Presuntamente violento
Robledo está impaciente. Ibáñez lo calma. No todo es tan fácil como parece. Hay que entrenarse, como en el fútbol, para no fallar nunca. Ibáñez es inteligente y se las arregla para tener muchas mujeres que lo buscan en el bar, le dejan mensajes. Robledo está solo, pero no lo lamenta. Se siente más fuerte que Ibáñez.
Entre tanto, sus padres se preocupan por la suerte del joven. Le prohíben salir de noche, le piden cuentas de su vida. Otra vez Carlos necesita conformarlos. Toma un curso de radio y televisión y frecuenta la antigua barra del bar «La Perla», pero no tiene mucho que decir. Ellos le parecen tontos y lo grita: «Ustedes son unos giles». Para vengarse, sus amigos lo llaman Colorado, un apodo que en la infancia lo enfurecía.
Solo frente a Ibáñez se siente bien. Ibáñez no es un mequetrefe, piensa Robledo. En el reencuentro, Jorge Antonio lo invita a su casa: «Ya te dije que mi viejo es macanudo. En casa tengo un par de revólveres. Podemos practicar tiro al blanco». Eso lo fascina. Destrozar esos cartones inmóviles le recordará los años del potrero, cuando jugaba a los cowboys. «¡Muerto!», gritaba él y el otro caía al suelo. Lo que más furia le daba era que le gritaran «¡El Colorado está muerto!». Eso lo ponía furioso.
Empiezan a tirar. Robledo tiene en las manos la misma seguridad para el revólver que para el piano. Agilidad, dice Ibáñez, que no sabe lo del piano.
Un día trazan el primer plan. Se trata de una joyería de menor importancia. Como para probar. Todo va bien y reparten las joyas y los relojes. No entienden demasiado y sacan cosas de poco valor. Detalles para corregir, piensa Robledo.
Carlos ha cumplido los 17 años y roba una moto. Con ella alborota a todo el barrio, ya que la arregla en la vereda de su casa y pone el acelerador a fondo para irritar a los vecinos que protestan. El 4 de febrero de 1969 ingresa en la Escuela de Artes y Oficios José Manuel Estrada, ubicada en la zona de Los Hornos, partido de La Plata. Ha sido acusado por el robo de la moto. Allí permanece 20 días y en un par de charlas con el director, Eloy Malaundes, le confiesa que no se entiende con su padre.
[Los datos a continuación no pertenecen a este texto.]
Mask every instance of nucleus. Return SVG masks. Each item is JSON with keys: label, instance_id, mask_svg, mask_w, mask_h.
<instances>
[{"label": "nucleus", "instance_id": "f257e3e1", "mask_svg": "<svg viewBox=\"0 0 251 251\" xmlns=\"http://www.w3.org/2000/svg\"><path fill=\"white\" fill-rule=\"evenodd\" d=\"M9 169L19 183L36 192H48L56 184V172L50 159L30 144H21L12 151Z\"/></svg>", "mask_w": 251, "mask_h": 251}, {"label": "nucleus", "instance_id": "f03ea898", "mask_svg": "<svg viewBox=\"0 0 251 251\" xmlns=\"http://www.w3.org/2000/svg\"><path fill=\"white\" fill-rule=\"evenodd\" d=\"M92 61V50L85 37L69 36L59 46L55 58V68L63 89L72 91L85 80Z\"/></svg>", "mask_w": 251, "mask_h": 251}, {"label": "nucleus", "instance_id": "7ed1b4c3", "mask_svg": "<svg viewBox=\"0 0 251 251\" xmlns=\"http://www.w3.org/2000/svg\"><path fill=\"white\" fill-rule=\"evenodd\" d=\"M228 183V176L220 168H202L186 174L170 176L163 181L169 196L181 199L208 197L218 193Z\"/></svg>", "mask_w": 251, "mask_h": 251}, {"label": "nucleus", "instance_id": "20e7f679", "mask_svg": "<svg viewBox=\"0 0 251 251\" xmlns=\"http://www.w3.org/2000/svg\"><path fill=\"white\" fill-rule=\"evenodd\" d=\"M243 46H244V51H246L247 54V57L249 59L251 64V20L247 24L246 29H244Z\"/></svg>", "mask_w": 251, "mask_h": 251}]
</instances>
Cuando sale, Robledo Puch vuelve al piano. Estudia con la profesora Virgilia Dávalos, quien lo recuerda como un chico «tímido y correcto».
Otra vez Ibáñez. Con él empieza a visitar los boliches de la avenida del Libertador. Conoce a mucha gente y aunque su cara aniñada —los ojos azules y grandes, los labios carnosos y el pelo que le achica la frente— no lo hace muy atractivo, consigue algunas mujeres.
Los dos amigos se tienen cada vez más confianza. Concretan varios golpes, casi todos en la calle, Robledo no sabe todavía que Ibáñez actúa por su cuenta, como un experimentado profesional; roba coches (prefiere los Torino, por los que le pagan 400 mil pesos) y su familia parece conocer sus andanzas.
Robledo, que era un chico callado, se está envalentonando. Se jacta de su audacia y dice que espera un gran futuro. Ibáñez asiente. Brindan y pagan copas. Las mujeres empiezan a preferir su compañía.
Carlos Eduardo quiere irse de su casa. Un día lo intenta, pero no llega lejos. Su padre lo alcanza a las pocas cuadras, baja del auto y lo abofetea como a un chico. Un rayo de rencor habrá atravesado los ojos del muchacho.
Aída, la madre de Carlos, está agotada. Decide hacer un viaje a Europa. Visitará Alemania, donde vivió la guerra. Viaja en barco porque quiere descanso. José, el padre, sale al interior para cumplir con su trabajo. El 10 de enero de 1970 Carlos Eduardo abandona la vacía casa de sus padres. Dentro de nueve días cumplirá 19 años y quiere festejarlo.